I may be having delusions of granduer here. Yes, my narcissitic side comes through every now and then. So, that was your preface. I believe some of my comments in various forums get others to post and participate. The problem is, usually my posts are an opposite point of view. (Not intentionally, just my honest view) Again, you can reference last week's story.
So, what has my honest, carefully researched opinion gotten me? Well I've been banned from posting on three websites. If I create news and I bring hit totals higher and my "opinions" aren't refuted, then what would I be banned for? Well, often, webmasters are "self proclaimed Gods". They take no criticism. They make no improvements. They make no mistakes. After I did a story on PaypalSucks.com my IP address was banned so I can no longer post on the website. Interesting how this website doesn't ban people who obviously have mental problems and multiple personalities. Last week I was banned from The PowerPage. I had an instant message conversation with Jason O Grady over the issue - he was the rudest, most foul mouthed, baby of a person, I think I've ever chatted with. Of course, I was banned from posting on PDABuzz after I pointed out that the contest that was held in December on the site, was a fake. It still was never disclosed if any of the winners (who weren't actual participants in the contest) got their prize.

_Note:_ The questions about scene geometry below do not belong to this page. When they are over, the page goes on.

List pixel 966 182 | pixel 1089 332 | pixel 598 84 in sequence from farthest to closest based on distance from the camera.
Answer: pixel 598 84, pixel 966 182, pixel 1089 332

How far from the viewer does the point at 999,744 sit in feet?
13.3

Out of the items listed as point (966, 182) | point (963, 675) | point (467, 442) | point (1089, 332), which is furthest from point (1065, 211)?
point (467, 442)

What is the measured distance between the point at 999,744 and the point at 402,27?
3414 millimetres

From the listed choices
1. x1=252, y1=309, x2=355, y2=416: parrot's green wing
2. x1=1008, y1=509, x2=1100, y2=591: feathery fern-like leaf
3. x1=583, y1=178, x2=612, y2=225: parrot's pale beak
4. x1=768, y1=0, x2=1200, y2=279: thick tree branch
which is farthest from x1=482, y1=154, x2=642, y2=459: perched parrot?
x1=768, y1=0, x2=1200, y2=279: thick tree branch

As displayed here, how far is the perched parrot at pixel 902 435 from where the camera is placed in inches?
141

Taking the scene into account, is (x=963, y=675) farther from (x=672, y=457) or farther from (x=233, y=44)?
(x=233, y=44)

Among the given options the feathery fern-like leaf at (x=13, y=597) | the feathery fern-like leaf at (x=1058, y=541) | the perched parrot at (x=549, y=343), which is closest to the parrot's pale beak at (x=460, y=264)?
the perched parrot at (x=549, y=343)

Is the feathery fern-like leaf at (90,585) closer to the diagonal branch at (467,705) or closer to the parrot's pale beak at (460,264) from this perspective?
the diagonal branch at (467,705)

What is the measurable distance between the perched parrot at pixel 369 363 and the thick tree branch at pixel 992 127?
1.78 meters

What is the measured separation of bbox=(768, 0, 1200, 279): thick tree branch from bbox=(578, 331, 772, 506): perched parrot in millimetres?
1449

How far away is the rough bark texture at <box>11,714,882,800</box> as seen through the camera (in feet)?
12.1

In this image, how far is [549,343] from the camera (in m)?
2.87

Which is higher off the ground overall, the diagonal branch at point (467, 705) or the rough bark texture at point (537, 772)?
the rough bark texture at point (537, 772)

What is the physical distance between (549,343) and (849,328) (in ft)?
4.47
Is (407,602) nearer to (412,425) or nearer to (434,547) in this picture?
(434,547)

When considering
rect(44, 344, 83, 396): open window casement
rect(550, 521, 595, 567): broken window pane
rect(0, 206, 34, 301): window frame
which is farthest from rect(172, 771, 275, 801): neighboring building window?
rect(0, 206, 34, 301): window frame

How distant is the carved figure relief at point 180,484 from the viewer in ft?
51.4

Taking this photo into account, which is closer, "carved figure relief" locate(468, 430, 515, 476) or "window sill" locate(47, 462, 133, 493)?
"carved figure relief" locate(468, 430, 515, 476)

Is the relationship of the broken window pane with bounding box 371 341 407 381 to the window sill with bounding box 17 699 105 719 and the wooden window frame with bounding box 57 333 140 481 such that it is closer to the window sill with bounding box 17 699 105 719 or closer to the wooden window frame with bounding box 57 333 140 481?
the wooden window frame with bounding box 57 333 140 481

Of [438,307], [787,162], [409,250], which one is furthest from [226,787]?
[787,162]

These webmasters must take me for an idiot. In fact, Jason O'Grady [of OGrady's PowerPage] called me exactly that. All one has to do is; mask their IP address and post away, or simply post from another location. If I find a story horribly inaccurate (which is often) on the site, I'll just register under a different IP and name and make my voice heard. Of course - now this story will make it into Google searches. Hopefully, an advertiser or two (that contributes to the O'Grady website) will see it. I hope that they will take note of the information here.